> **About this task**: Output the data in full. Keep every word exact and exclude the pictures.

> **Extracted entries**:

= = = = = = =

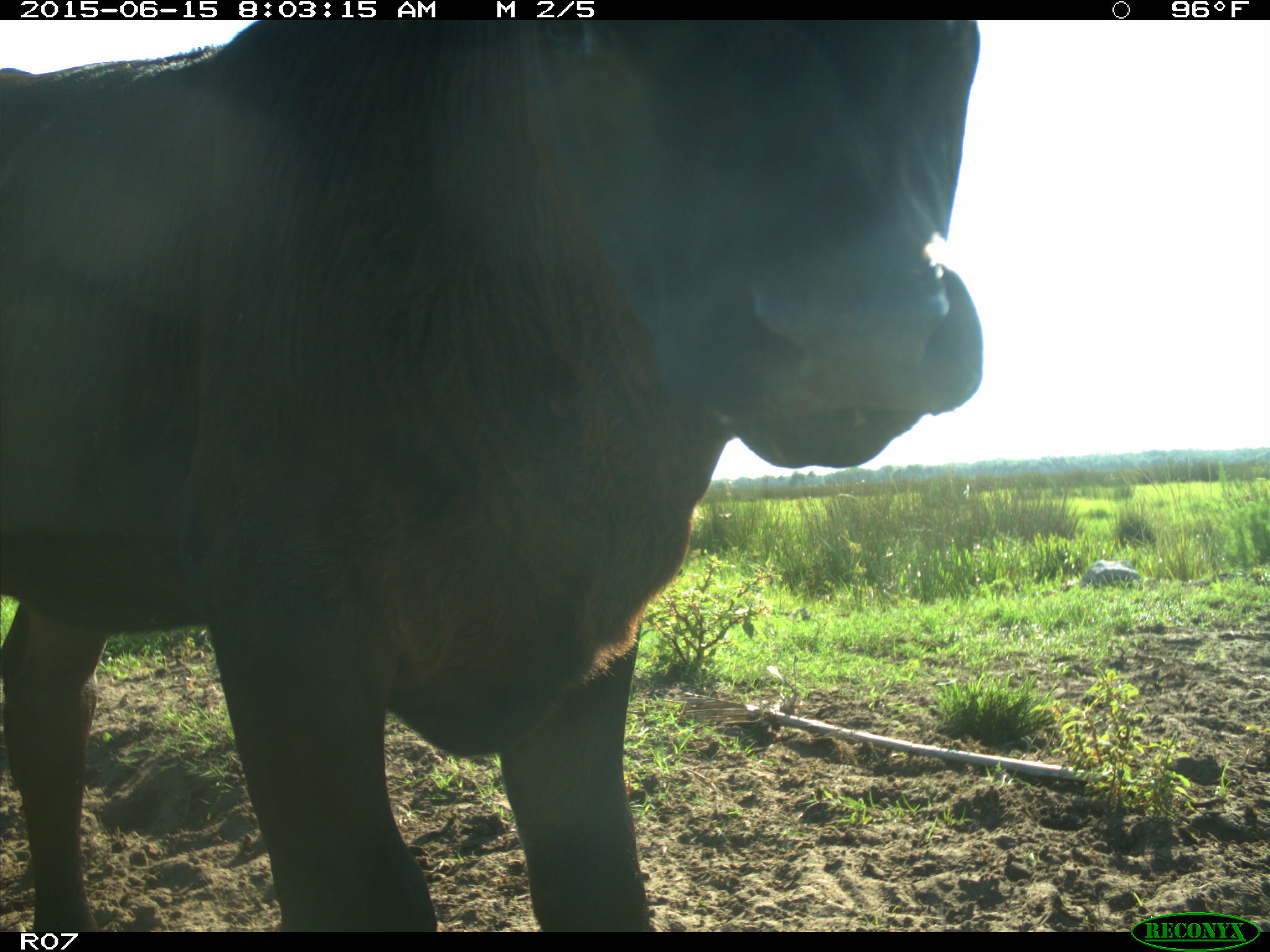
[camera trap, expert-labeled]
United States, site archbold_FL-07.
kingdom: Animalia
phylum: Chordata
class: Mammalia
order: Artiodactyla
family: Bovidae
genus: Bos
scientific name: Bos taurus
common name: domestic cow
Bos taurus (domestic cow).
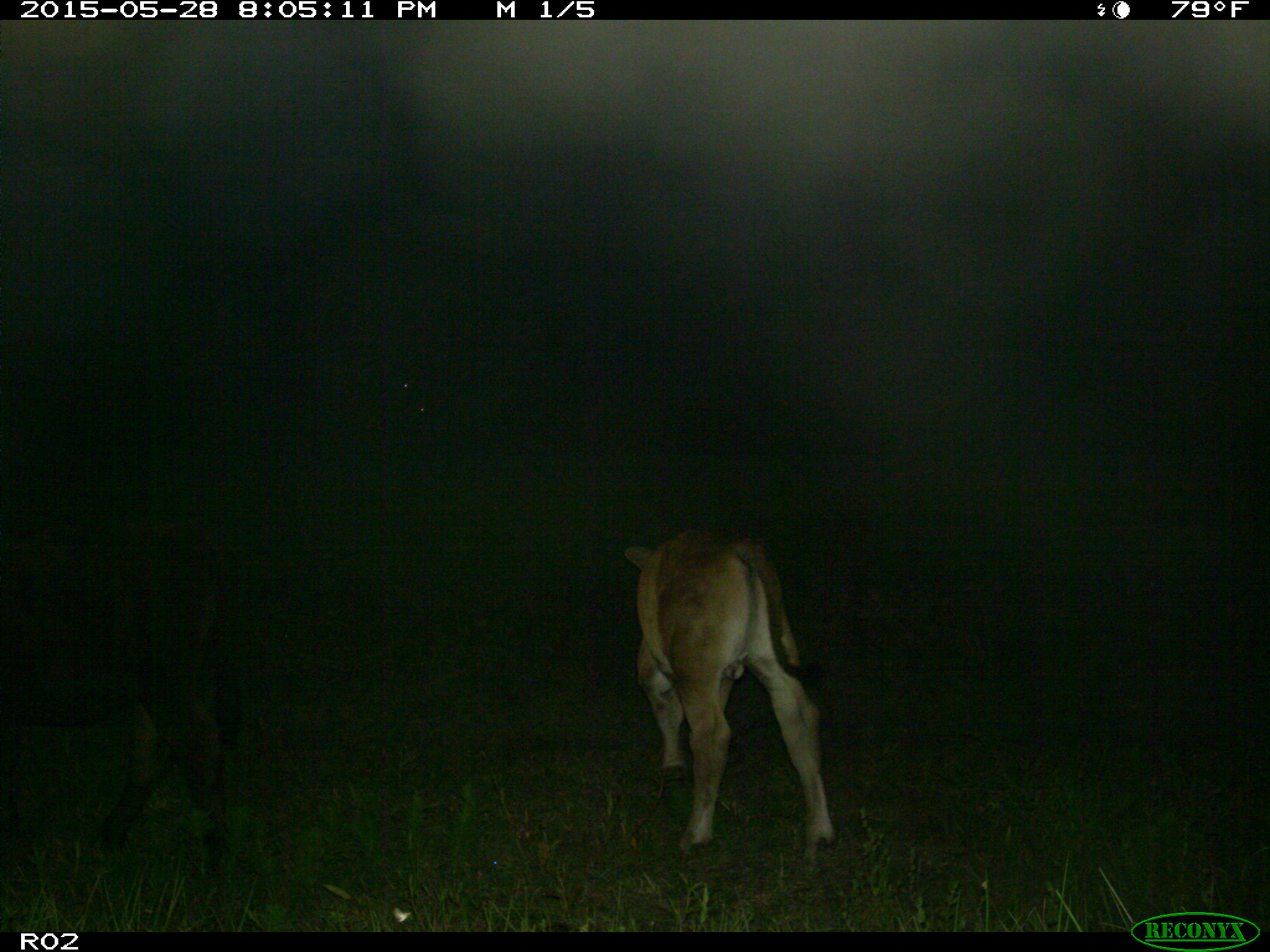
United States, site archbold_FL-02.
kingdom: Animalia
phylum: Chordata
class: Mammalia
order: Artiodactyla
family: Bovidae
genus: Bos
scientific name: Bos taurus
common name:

= = = = = = =

> **Finished task**:
[camera trap, expert-labeled]
United States, site archbold_FL-07.
kingdom: Animalia
phylum: Chordata
class: Mammalia
order: Artiodactyla
family: Bovidae
genus: Bos
scientific name: Bos taurus
common name: domestic cow
Bos taurus (domestic cow).
United States, site archbold_FL-02.
kingdom: Animalia
phylum: Chordata
class: Mammalia
order: Artiodactyla
family: Bovidae
genus: Bos
scientific name: Bos taurus
common name:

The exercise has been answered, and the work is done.